Central Hardware Co. v. Nlrb, 407 U.S. 539 (1972)

Central Hardware Co. v. National Labor Relations Board


No. 70-223


Argued April 18, 1972
Decided June 22, 1972
407 U.S. 539

CERTIORARI TO THE UNITED STATES COURT OF APPEALS
FOR THE EIGHTH CIRCUIT

Syllabus

Petitioner had a rule against solicitational activities in its stores and parking lots. The parking lots are appurtenant to petitioner’s free-standing stores, and do not serve other retail establishments. Union organizers used petitioner’s parking lots to solicit petitioner’s employees to join the union, and petitioner ordered the organizers off its property. The union filed unfair labor practice charges against petitioner. The National Labor Relations Board (NLRB) held that enforcement of petitioner’s no-solicitation rule, which it found was overly broad, violated § 8(a)(1) of the National Labor Relations Act, which proscribes interference with employees’ § 7 organizational rights. The NLRB concluded that the character and use of the lots distinguished the case from NLRB v. Babcock & Wilcox Co., 351 U.S. 105, which required a "yielding" of the employer’s property rights in the context of an organizational campaign only

when the inaccessibility of employees makes ineffective the reasonable attempts by nonemployees to communicate with them through the usual channels. . . .

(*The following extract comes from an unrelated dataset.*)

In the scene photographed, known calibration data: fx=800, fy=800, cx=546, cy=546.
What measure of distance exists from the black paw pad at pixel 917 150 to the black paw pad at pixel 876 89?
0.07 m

Id. at 112. Instead, the NLRB held applicable Food Employee v. Logan Valley Plaza, 391 U.S. 308, where peaceful picketing by union agents on a parking lot within a shopping center was held, under the circumstances existing, to be within the protection of the First Amendment. The Court of Appeals, agreeing, ordered enforcement of the NLRB’s order.

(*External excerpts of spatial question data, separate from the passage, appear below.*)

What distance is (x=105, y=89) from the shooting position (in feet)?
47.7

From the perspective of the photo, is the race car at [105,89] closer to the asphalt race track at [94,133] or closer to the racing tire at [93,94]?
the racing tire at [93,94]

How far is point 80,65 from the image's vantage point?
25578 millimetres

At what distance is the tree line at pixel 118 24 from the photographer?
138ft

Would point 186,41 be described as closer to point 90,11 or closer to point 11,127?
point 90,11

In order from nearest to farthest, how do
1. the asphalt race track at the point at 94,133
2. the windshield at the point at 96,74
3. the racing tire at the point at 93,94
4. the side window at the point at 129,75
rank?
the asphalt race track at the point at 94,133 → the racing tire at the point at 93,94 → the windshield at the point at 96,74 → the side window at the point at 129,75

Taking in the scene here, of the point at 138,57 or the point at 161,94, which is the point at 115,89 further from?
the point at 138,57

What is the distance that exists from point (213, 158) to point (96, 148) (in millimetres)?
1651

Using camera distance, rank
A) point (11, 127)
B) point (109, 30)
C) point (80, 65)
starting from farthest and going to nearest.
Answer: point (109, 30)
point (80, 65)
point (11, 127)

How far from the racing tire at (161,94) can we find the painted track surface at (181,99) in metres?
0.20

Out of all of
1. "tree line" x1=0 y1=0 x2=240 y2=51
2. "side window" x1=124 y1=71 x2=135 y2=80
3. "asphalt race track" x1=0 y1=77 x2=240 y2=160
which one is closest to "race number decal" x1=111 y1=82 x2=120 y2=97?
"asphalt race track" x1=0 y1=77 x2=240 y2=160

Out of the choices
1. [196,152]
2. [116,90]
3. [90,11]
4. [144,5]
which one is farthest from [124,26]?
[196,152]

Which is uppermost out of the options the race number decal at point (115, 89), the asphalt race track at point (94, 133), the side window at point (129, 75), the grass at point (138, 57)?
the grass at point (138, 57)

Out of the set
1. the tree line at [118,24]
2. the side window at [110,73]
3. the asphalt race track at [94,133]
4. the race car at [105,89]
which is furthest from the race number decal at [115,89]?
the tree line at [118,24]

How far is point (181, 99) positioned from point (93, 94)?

Held: Logan Valley, decided on constitutional grounds, is not applicable to this § 7 case, which the Court of Appeals should now reconsider in the light of Babcock. Pp. 542-548.

439 F.2d 1321, vacated and remanded.

POWELL, J., delivered the opinion of the Court, in which BURGER, C.J., and STEWART, WHITE, BLACKMUN, and REHNQUIST, JJ., joined. MARSHALL, J., filed a dissenting opinion, in which DOUGLAS and BRENNAN, JJ., joined, post, p. 548.